PRS, or the Private Rented Sector, has been a popular topic in the property market recently, having taken over from social housing as the UK's second most popular form of tenure.  With members of ‘Generation Y’ finding it increasingly difficult to find a footing on the housing ladder and our workforce becoming increasingly mobile and diverse, build-to-rent schemes are being advocated by many as the preferred solution to the UK's current housing shortage. 

With this background, discussions on PRS usually focus on large purpose-built blocks, designed to meet the needs of young professionals; with good transport links, communal space and other onsite amenities.  These schemes are key to increasing housing supply whilst also creating attractive places to live and offering flexibility to tenants who may not be able or want to take a long term view.

However, commentary on the private rented sector often fails to acknowledge that there has long been a thriving rental market at the very top end of prime residential property.  A search on any of the major agents' websites reveals a large number of rental properties in areas such as Mayfair, Kensington and Marylebone attracting rents of between £1,000 and £4,000 a week.  As well as individual buy-to-let investors, significant numbers of these rental properties are owned by landed estates or other institutional landlords, several of whom have maintained a rental portfolio for decades, if not hundreds of years.

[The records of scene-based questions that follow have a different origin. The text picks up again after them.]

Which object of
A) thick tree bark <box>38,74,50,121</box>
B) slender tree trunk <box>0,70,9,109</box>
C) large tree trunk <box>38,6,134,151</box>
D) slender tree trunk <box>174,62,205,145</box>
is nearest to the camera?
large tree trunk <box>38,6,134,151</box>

So, what is the attraction of the rental sector for landlords of prime residential property?  Most obviously, for these long term landowners with ‘patient capital’, these properties provide a steady, reliable income stream.  With demand often exceeding supply, even at the top end of the market, voids between lettings are not usually extensive.  Tenants can move quickly and are able to make swift decisions on the level of rent, given their short term commitment.  Although profits can be reduced by building maintenance costs, many of the larger landlords are able reduce the effect of this either by keeping the management in house, and/or by offering their properties for slightly longer terms (for example, 10 or 20 years) and recovering a service charge.

Flexibility is also key.  Since the Housing Act 1996, it has been considerably easier for a landlord to regain possession of properties let on assured shorthold tenancies and in relation to common law tenancies, no statutory notice need be served in order to terminate the tenancy at expiry.  In addition, a landlord with a portfolio of similar properties can benefit from economies of scale when adhering to the growing amount of regulatory requirements relating to short term tenancies, such as the Tenancy Deposit Scheme Regulations, the recent Smoke and Carbon Monoxide Alarm Regulations, and the ‘Right to Rent’ checks to be required from February 2016.

As well as offering income and flexibility for the landlord, private rentals assist with placemaking initiatives in the wider environment; a tenant paying thousands of pounds a week to live in a property is more likely actually to be living in the property on a daily basis and using the local amenities, such as restaurants and shops, than the foreign investor using his/her flat as a pied a terre for a few weeks a year.  This higher degree of physical presence increases the vibrancy of the immediate area and the sense of community, attracting more people to the area and making it a place to be.

Historically, for larger landowners, their private rental portfolio would be spread amongst a number of different blocks, with very few buildings consisting entirely of short term tenants.  One of the most important reasons for this was freehold protection, a concern perhaps unique to landed estates and other institutional landlords with all their property concentrated in one particular area.  Ensuring that a sufficient number of flats within a particular block are let on short term tenancies is an easy way of protecting the freehold from a collective enfranchisement claim, as there will never be enough tenants on long leases to satisfy the qualifying criteria.

That said, recent years have seen increasing numbers of wholly private rental blocks in prime Central London, perhaps reflecting the demands of a highly mobile and international workforce.  To command rents at the highest levels, these blocks tend to offer, in addition to a high spec fit out, facilities such as private storage, room by room temperature controls and an on site concierge service; allowing occupants some of the benefits of a hotel with the privacy of their own flat and the certainty of a tenancy at a fixed rent.

Given the recent slow down in the sales market in prime areas following the SDLT changes last December, rentals allow newcomers to London to live/work here and to experience the lifestyle whilst waiting to see where the market moves before parting with their capital long term.  On the other side of the coin, high end PRS developments may well prove an increasingly attractive prospect to investors willing to take a longer term view.